Réforme des retraites : après l'Assemblée, le gouvernement se prépare à une bataille juridique pour faire adopter certaines mesures
En plus d'avoir à affronter la rue et les oppositions au Parlement, le gouvernement anticipe une bataille juridique autour de la réforme des retraites. Car l'exécutif risque de tomber dans un piège en présentant sa réforme comme un rectificatif au budget de la Sécurité sociale. Techniquement, c'est bien pratique, cela permet de dégainer un 49-3 et d'en conserver un dans sa manche pour un autre texte. Sauf que, comme son nom l'indique, c'est un texte budgétaire. Plusieurs experts pointent le problème et plusieurs sources gouvernementales en ont parfaitement conscience. Le Conseil constitutionnel peut ainsi estimer qu'une ou deux mesures dites "sociales" n'ont rien à faire dans ce texte.
Dans le jargon, c'est ce qu'on appelle des "cavaliers sociaux", à commencer par le désormais fameux index sur l'emploi des seniors, mais aussi certaines mesures sur la pénibilité. Le verdict est attendu après l'adoption du texte au Parlement, soit après le 26 mars. Si des dispositions sont censurées, elles ne pourront pas s'appliquer. Le risque est clair : que cette réforme présentée comme équilibrée (financièrement) et juste (socialement) perde sérieusement de sa substance. La semaine dernière, Laurent Fabius, le président du Conseil constitutionnel, cité par le Canard Enchaîné, envoyait même une première alerte au gouvernement.
Un deuxième texte en préparation
Mais l'exécutif a déjà trouvé la parade : il est en train de préparer un deuxième texte. L'idée est d'utiliser une autre loi pour recaser les mesures qui risquent d'être retoquées par les Sages. Initialement, ce texte devait servir à réformer Pôle emploi. Élisabeth Borne, elle-même l'a reconnu à demi-mot lors de ses vœux à la presse lundi : si des propositions émergent lors des débats sur les retraites au Parlement, ce projet de loi pourrait aborder des sujets comme le maintien dans l'emploi des seniors, "voire au-delà comme la qualité de vie au travail".

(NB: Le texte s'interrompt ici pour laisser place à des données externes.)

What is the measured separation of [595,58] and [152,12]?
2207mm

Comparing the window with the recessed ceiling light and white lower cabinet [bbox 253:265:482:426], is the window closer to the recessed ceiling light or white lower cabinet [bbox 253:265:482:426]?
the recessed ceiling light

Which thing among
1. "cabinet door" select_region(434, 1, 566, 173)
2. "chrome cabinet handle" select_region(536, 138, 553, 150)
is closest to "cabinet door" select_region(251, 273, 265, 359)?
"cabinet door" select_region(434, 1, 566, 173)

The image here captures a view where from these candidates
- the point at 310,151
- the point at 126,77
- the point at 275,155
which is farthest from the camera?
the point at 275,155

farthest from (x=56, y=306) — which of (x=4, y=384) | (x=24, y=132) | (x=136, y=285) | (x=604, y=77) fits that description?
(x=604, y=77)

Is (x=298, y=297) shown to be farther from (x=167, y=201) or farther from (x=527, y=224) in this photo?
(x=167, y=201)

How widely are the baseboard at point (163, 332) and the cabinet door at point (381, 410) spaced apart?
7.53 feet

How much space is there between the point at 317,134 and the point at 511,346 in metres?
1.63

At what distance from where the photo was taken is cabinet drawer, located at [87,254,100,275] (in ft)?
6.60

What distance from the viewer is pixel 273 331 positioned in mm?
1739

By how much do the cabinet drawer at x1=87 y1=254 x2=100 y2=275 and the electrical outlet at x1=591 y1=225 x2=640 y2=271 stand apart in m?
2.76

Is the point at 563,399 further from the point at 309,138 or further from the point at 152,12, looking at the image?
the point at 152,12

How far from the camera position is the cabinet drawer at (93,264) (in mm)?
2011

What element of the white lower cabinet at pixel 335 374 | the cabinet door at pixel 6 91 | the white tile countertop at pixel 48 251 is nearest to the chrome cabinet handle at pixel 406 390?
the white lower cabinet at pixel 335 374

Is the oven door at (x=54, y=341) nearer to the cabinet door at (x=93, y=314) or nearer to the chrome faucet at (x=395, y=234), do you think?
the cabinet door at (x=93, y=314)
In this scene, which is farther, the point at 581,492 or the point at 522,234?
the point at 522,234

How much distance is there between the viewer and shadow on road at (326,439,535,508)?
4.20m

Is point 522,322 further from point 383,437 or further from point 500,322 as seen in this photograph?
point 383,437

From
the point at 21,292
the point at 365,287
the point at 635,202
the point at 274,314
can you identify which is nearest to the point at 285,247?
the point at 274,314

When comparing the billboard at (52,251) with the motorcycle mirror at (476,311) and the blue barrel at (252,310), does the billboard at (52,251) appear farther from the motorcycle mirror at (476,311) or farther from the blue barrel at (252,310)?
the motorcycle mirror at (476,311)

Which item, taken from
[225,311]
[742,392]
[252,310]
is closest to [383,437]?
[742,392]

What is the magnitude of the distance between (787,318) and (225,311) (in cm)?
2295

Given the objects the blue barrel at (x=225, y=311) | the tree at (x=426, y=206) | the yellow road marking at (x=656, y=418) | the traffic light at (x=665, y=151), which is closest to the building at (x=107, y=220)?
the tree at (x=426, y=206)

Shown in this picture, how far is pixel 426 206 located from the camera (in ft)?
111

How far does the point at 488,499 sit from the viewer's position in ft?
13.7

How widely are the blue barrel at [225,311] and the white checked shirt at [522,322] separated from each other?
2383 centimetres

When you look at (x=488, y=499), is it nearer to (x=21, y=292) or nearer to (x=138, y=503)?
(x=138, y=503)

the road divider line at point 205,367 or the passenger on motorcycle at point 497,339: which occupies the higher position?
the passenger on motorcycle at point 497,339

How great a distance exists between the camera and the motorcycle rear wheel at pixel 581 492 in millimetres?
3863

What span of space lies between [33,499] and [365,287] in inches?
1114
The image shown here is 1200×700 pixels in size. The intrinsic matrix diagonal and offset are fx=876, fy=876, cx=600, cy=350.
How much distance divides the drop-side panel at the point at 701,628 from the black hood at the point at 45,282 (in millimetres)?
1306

Cette deuxième loi n'est toutefois prévue que pour le printemps : l'exécutif se rassure. Même en cas de censure du Conseil constitutionnel, l'économie générale de sa réforme ne serait pas remise en cause, ni son calendrier. On reste bien sur une entrée en vigueur du décalage progressif de l'âge de départ à la retraite de 62 à 64 ans, à partir du 1er septembre prochain. Conclusion d'une source gouvernementale : "Il ne faut pas commencer à se faire peur".